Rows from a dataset
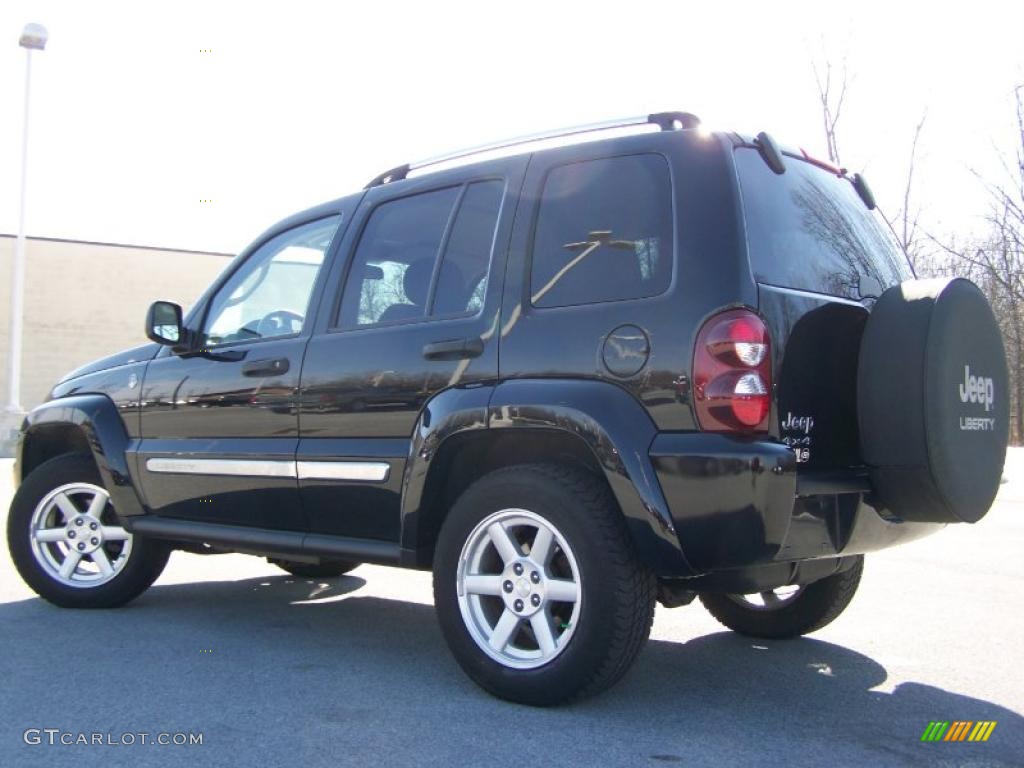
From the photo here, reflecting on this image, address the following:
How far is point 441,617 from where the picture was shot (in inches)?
155

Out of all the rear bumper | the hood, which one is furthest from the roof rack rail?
the hood

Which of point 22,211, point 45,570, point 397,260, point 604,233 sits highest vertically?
point 22,211

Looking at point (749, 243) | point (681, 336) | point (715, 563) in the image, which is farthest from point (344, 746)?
point (749, 243)

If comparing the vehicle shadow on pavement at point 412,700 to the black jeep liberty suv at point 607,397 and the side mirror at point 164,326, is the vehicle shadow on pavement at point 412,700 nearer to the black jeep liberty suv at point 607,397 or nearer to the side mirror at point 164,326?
the black jeep liberty suv at point 607,397

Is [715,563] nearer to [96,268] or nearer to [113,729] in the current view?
[113,729]

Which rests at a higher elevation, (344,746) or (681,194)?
(681,194)

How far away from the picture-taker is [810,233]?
3.86 metres

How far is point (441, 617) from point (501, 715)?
0.45 m

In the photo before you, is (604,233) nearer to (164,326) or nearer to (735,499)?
(735,499)

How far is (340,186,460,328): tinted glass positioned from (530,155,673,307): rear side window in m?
0.59

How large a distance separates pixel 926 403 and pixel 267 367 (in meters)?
2.73

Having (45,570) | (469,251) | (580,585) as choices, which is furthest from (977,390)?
(45,570)

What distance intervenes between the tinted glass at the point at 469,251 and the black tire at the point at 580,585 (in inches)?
28.6

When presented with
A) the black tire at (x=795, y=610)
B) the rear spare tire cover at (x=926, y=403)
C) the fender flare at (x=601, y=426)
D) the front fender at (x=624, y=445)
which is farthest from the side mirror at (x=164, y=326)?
the rear spare tire cover at (x=926, y=403)
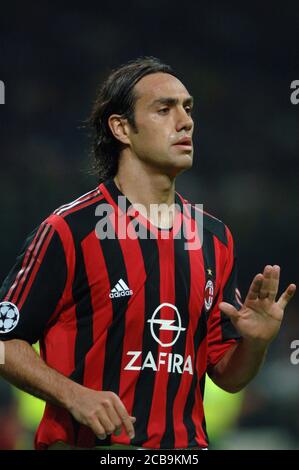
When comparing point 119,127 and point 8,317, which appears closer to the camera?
point 8,317

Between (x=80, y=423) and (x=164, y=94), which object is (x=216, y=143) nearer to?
(x=164, y=94)

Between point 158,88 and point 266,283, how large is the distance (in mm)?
868

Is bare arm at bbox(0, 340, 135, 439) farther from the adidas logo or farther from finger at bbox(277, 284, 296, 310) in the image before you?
finger at bbox(277, 284, 296, 310)

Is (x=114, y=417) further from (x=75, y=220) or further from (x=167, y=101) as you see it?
(x=167, y=101)

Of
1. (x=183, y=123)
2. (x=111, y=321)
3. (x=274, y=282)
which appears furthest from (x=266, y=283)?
(x=183, y=123)

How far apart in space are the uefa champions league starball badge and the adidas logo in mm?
332

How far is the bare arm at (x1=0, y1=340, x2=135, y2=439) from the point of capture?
2918 millimetres

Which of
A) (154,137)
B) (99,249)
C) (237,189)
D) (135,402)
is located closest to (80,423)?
(135,402)

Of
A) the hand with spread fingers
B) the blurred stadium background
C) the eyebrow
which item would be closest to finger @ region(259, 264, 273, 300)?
the hand with spread fingers

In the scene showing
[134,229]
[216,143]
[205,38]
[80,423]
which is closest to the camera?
[80,423]

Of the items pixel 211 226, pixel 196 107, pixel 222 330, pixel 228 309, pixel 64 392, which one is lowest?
pixel 64 392

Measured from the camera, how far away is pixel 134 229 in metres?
3.43

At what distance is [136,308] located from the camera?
10.7ft

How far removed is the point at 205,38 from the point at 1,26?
2.12 m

Task details:
Transcribe the material exactly, keeping every word and none of the pictures.

Full response:
From the photo here, reflecting on this image, address the following:
How far is point 441,617 from where the picture was shot (in inches)?
155

Out of all the rear bumper | the hood, which one is furthest from the roof rack rail?
the hood

Which of point 22,211, point 45,570, point 397,260, point 604,233 sits highest vertically?
point 22,211

Looking at point (749, 243) | point (681, 336) | point (715, 563) in the image, which is farthest from point (344, 746)?
point (749, 243)

If comparing the vehicle shadow on pavement at point 412,700 to the black jeep liberty suv at point 607,397 and the side mirror at point 164,326, is the vehicle shadow on pavement at point 412,700 nearer to the black jeep liberty suv at point 607,397 or nearer to the side mirror at point 164,326?
the black jeep liberty suv at point 607,397

Is [715,563] nearer to [96,268] or nearer to [113,729] in the current view?
[113,729]

Which rests at a higher elevation, (344,746) or (681,194)?
(681,194)

How far away from the picture-taker is [810,233]?
3.86 metres

How far is point (441, 617) from point (501, 715)?
0.45 m

In the photo before you, is (604,233) nearer to (164,326) or nearer to (735,499)?
(735,499)

How far is (340,186,460,328): tinted glass positioned from (530,155,673,307): rear side window in m?
0.59

How large a distance separates pixel 926 403 and pixel 267 367 (in meters)?
2.73

Having (45,570) | (469,251) | (580,585) as choices, which is furthest from (977,390)?
(45,570)

What distance intervenes between the tinted glass at the point at 469,251 and the black tire at the point at 580,585 (in inches)?
28.6

When presented with
A) the black tire at (x=795, y=610)
B) the rear spare tire cover at (x=926, y=403)
C) the fender flare at (x=601, y=426)
D) the front fender at (x=624, y=445)
which is farthest from the side mirror at (x=164, y=326)?
the rear spare tire cover at (x=926, y=403)
When comparing point 119,127 and point 8,317, which appears closer to the camera?
point 8,317

Between (x=80, y=423) and (x=164, y=94), which object is (x=216, y=143) nearer to?
(x=164, y=94)

Between point 158,88 and point 266,283, how large is the distance (in mm)?
868

Is bare arm at bbox(0, 340, 135, 439) farther from the adidas logo or farther from finger at bbox(277, 284, 296, 310) in the image before you?
finger at bbox(277, 284, 296, 310)

Is (x=114, y=417) further from (x=75, y=220) or further from (x=167, y=101) as you see it?
(x=167, y=101)

Of
1. (x=183, y=123)
2. (x=111, y=321)
3. (x=274, y=282)
which appears furthest from (x=266, y=283)?
(x=183, y=123)

How far apart in space are the uefa champions league starball badge and the adidas logo in mm?
332

How far is the bare arm at (x1=0, y1=340, x2=135, y2=439) from the point of capture?
2918 millimetres

Which of
A) (154,137)
B) (99,249)
C) (237,189)
D) (135,402)
is located closest to (80,423)?
(135,402)

Of
A) the hand with spread fingers
B) the blurred stadium background
C) the eyebrow
which item would be closest to finger @ region(259, 264, 273, 300)?
the hand with spread fingers

In the scene showing
[134,229]
[216,143]
[205,38]
[80,423]
which is closest to the camera?
[80,423]

Of the items pixel 211 226, pixel 196 107, pixel 222 330, pixel 228 309, pixel 64 392, which one is lowest?
pixel 64 392

Measured from the camera, how far away is pixel 134 229 in metres?
3.43

At what distance is [136,308] located from the camera?
10.7ft

How far removed is the point at 205,38 from the point at 1,26?
2.12 m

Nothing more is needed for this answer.